Department of Computer Science, The Ohio State University, 281 W Lane Ave, Columbus, OH, 43210, USA.
Steve and Cindy Rasmussen Institute for Genomics, The Abigail Wexner Research Institute, Nationwide Children's Hospital, 700 Children's Drive, Columbus, OH, 43205, USA.
NPJ Syst Biol Appl. 2023 Sep 22;9(1):46. doi: 10.1038/s41540-023-00299-0.

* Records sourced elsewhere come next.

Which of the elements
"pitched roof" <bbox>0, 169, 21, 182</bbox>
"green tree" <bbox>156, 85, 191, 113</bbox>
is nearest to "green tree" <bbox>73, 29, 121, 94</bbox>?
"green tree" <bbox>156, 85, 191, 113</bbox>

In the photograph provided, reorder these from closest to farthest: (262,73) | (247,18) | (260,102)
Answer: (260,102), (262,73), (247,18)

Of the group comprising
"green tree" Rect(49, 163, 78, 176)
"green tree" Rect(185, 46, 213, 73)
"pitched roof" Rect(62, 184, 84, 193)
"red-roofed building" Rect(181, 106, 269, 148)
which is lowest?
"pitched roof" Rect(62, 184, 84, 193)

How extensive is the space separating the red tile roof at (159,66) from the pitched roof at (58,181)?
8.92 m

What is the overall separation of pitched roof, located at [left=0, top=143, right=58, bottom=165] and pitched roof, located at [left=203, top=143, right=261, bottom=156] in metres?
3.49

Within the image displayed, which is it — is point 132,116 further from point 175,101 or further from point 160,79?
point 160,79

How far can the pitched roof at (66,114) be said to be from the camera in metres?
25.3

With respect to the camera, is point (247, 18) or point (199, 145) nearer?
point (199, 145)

Mechanistic models are commonly employed to describe signaling and gene regulatory kinetics in single cells and cell populations. Recent advances in single-cell technologies have produced multidimensional datasets where snapshots of copy numbers (or abundances) of a large number of proteins and mRNA are measured across time in single cells. The availability of such datasets presents an attractive scenario where mechanistic models are validated against experiments, and estimated model parameters enable quantitative predictions of signaling or gene regulatory kinetics. To empower the systems biology community to easily estimate parameters accurately from multidimensional single-cell data, we have merged a widely used rule-based modeling software package BioNetGen, which provides a user-friendly way to code for mechanistic models describing biochemical reactions, and the recently introduced CyGMM, that uses cell-to-cell differences to improve parameter estimation for such networks, into a single software package: BioNetGMMFit. BioNetGMMFit provides parameter estimates of the model, supplied by the user in the BioNetGen markup language (BNGL), which yield the best fit for the observed single-cell, time-stamped data of cellular components. Furthermore, for more precise estimates, our software generates confidence intervals around each model parameter. BioNetGMMFit is capable of fitting datasets of increasing cell population sizes for any mechanistic model specified in the BioNetGen markup language. By streamlining the process of developing mechanistic models for large single-cell datasets, BioNetGMMFit provides an easily-accessible modeling framework designed for scale and the broader biochemical signaling community.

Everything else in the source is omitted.